Tuesday, January 12, 2010

Magic Shake-Ball

Once again, Michelle is putting me to shame: she takes her daughter to live Shakespearean theater; I take my son to "The Princess and the Frog." I don't even think my nine-year-old daughter would sit through Midsummer Night's Dream (although she was a compelling Titania in the 25-minute version she did at camp this summer).

My kids don't do too well with long stretches of live theater, and I'm starting to think it has to do with the fact that we haven't disciplined them to sit through regular religious services. (Michelle, by the way, is very good about taking her kids to Temple.) You see, back in Shakespeare's day, going to church (especially if you were a closet Catholic) and going to a show were practically the same thing. I think this still holds true: When we went to my niece's first communion last year, my daughter kept craning her neck and complaining that she couldn't see "the show." (This great moment in parenting history was recently matched when I was picking her up from a playdate last week, and--noticing the First Communion pictures of her friend hanging on the wall--she asked the mom if she'd been a flowergirl. I could feel the flames of hell licking at our heels.)

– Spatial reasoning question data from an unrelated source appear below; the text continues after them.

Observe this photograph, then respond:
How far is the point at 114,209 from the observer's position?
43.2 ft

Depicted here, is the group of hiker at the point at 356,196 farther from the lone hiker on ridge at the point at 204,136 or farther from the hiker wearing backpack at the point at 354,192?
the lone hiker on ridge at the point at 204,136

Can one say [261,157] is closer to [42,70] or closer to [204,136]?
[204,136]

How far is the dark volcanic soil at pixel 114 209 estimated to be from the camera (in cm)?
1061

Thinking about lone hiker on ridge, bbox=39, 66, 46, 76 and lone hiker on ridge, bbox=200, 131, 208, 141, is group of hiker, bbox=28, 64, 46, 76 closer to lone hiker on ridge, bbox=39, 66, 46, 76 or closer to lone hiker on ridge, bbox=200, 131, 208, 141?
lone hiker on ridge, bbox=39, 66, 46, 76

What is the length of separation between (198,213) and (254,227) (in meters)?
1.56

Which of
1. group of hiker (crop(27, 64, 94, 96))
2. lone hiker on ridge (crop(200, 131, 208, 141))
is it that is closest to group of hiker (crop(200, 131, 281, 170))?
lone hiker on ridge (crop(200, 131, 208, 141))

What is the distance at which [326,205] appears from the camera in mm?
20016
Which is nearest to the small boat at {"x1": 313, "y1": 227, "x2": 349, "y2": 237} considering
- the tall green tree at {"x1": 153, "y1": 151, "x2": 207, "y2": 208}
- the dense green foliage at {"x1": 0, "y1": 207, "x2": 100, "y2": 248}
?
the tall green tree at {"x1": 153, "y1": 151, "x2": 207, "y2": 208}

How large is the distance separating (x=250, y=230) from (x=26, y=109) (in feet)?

So, the question I'd like to ask the Magic Shake-Ball this week is: Should I start taking my kids to religious services? Will this make them better theater-goers?

"See how belief may suffer by foul show!
This borrowed passion stands for true old woe."
(Pericles, 4.4.23-24)

Okay--this gives me goosebumps. I swear, we don't rig things on Magic Shake-Ball day. We really go with the first line we open to in our anthology. Something unearthly is clearly at work here if this is where my finger landed. I mean this is all about faking passion (a word that has serious religious connotations in Shakespeare's day) with a foul show. So: No using religious services just to train my kids for theater. I hear you loud and clear, Shakespeare.

Maybe I'll just start taking them to political debates. Or MLA panels.


  1. This reminded me of my friend's daughter, who got all bent out of shape at people getting communion and demanded to know where her "snack" was! I think the MLA idea has legs - meaning it will probably serve the same purpose as a 16th century religious service, provided you make them stand the whole time, and give them a good smack if they start to wobble. (If nothing else, it builds character, right?)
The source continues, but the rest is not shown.